Page:
= = = = =

Le monde ancien de Lucien Bouchard

« Notre avenir, un dialogue public »


Pierre Desjardins
_ Professeur de philosophie, collège Montmorency

Historiquement, le travail n'a pas toujours constitué une valeur fondamentale et essentielle pour les sociétés humaines; théoriquement, ce n'est que relativement récemment, soit au XVIIIe siècle avec la montée du rationalisme et du productivisme, que le concept de travail-marchandise se développa. Mais il faudra attendre le XIXe siècle pour que le travail, sous la poussée fulgurante de l'industrialisation sauvage de ce siècle, obtienne dans les faits la notoriété folle qu'on lui accorde encore aujourd'hui.


Ce credo du travail est si puissant qu'on ne saurait, semble-t-il, sous peine de perdre toute crédibilité, le remettre en question. Pour Lucien Bouchard, par exemple, le mot «travail» possède un sens sacré, presque magique.
Mais qui, d'autre part, oserait contester qu'il faille travailler pour gagner sa vie ? Combien de gens, de nos jours, n'ont pas de toute façon déjà un double ou un triple emploi ? Et combien n'accepteraient pas avec plaisir, si on leur en donnait l'occasion, de faire toutes les heures supplémentaires qu'ils désirent dans une seule journée pour voir augmenter leur revenu ? Surtout lorsqu'il s'agit de personnes comme Lucien Bouchard, pour qui chaque heure de travail représente une entrée d'argent de l'ordre de 300 $ ou plus.
Et que penser de tous ces jeunes qui ont bien appris cette leçon de leurs parents et pour qui le sublime se résume à décrocher le plus tôt possible un travail au McDo du coin pour se payer un char ?
Le travail de Camus
Toutefois, pour bien des personnes, le travail exigé est inintéressant et consiste en une occupation abrutissante et répétitive où le seul intérêt reste un salaire, et cela, même s'il est au taux minimum. Au Québec, selon les statistiques, plus de 60 % des gens ne travaillent pas dans des domaines qu'ils ont choisis ou pour lesquels ils avaient été préalablement formés, mais plutôt dans des domaines répondant aux exigences strictes du marché.

= = = = =

Consigne:
Poursuivez le texte sur la place du travail dans nos sociétés en reprenant après sa dernière phrase.

= = = = =

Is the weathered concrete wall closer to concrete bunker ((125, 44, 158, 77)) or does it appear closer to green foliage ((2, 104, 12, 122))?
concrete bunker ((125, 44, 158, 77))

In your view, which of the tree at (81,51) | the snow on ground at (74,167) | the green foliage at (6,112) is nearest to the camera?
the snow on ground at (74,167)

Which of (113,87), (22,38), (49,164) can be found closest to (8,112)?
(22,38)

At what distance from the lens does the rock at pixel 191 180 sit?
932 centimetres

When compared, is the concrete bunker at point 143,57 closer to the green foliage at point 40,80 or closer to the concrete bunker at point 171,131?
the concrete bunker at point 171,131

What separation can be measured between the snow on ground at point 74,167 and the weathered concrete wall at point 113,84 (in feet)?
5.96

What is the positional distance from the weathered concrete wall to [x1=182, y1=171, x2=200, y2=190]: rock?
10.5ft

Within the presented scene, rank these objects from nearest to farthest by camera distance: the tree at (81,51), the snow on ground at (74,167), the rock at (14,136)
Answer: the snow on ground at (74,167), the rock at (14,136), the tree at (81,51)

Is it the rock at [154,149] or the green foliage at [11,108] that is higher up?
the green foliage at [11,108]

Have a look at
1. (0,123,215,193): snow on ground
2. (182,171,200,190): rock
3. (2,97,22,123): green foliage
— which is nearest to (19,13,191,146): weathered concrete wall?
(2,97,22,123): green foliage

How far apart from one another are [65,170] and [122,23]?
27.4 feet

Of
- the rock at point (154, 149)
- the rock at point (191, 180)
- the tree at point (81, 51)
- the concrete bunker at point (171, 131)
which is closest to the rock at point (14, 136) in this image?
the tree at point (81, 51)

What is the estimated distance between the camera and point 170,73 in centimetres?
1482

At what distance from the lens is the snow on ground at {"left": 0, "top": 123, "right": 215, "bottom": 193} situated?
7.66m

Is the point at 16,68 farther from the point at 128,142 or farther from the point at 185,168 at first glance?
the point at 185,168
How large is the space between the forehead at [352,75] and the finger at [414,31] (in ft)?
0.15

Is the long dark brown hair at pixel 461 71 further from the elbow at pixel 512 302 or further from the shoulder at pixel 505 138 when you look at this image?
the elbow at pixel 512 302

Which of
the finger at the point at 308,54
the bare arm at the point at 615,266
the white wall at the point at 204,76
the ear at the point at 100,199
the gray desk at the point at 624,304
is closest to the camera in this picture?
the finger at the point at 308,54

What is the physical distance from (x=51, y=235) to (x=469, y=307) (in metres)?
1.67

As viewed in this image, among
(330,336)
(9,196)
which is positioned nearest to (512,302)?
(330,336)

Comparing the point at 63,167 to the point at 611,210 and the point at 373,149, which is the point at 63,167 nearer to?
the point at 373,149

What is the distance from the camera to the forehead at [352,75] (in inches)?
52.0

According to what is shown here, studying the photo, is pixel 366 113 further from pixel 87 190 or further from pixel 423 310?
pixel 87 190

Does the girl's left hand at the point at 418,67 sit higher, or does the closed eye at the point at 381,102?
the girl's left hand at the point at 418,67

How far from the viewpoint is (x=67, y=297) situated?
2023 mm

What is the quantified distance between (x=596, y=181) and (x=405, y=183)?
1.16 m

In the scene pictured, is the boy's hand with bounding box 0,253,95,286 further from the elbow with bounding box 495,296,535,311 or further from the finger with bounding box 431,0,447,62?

= = = = =

Réponse:
Et à ces heures de travail aliénant, n'oublions pas d'ajouter une à deux heures de transport pour se rendre et revenir du lieu de travail. S'agit-il alors vraiment de gagner sa vie ou plutôt de la perdre en travaillant ?

Je rappellerai brièvement Albert Camus à ce sujet : rien ne lui puait plus au nez que cette soumission de petit travailleur dont Lucien Bouchard nous fait pourtant l'éloge aujourd'hui. Rien ne le révoltait plus que cette routine du métro-boulot-dodo à laquelle l'humain, pour des exigences économiques et de productivité accrue, se plie trop facilement.
Dans Le Mythe de Sisyphe, par exemple, il désignait cette routine infernale (elle lui rappelait celle de Sisyphe aux Enfers... ) comme quelque chose de profondément inhumain. Car l'inhumain de l'humain, selon l'expression de Camus, était précisément cette servile fonction de petit travailleur...
C'est pourquoi, dans toute son oeuvre ensuite, Camus a prôné la révolte : la révolte contre ce destin tragique d'être condamné à devoir survivre de peine et de misère en trimant toute sa vie. Cette révolte s'exprimera par le refus, c'est-à-dire dans la capacité de dire non à cette soumission à un travail abrutissant et routinier et par le dépassement de ce destin inhumain et ridicule par son opposé : l'affirmation d'une vie enjouée et plaisante, entièrement renouvelée sur la base de la liberté et de la justice pour tous !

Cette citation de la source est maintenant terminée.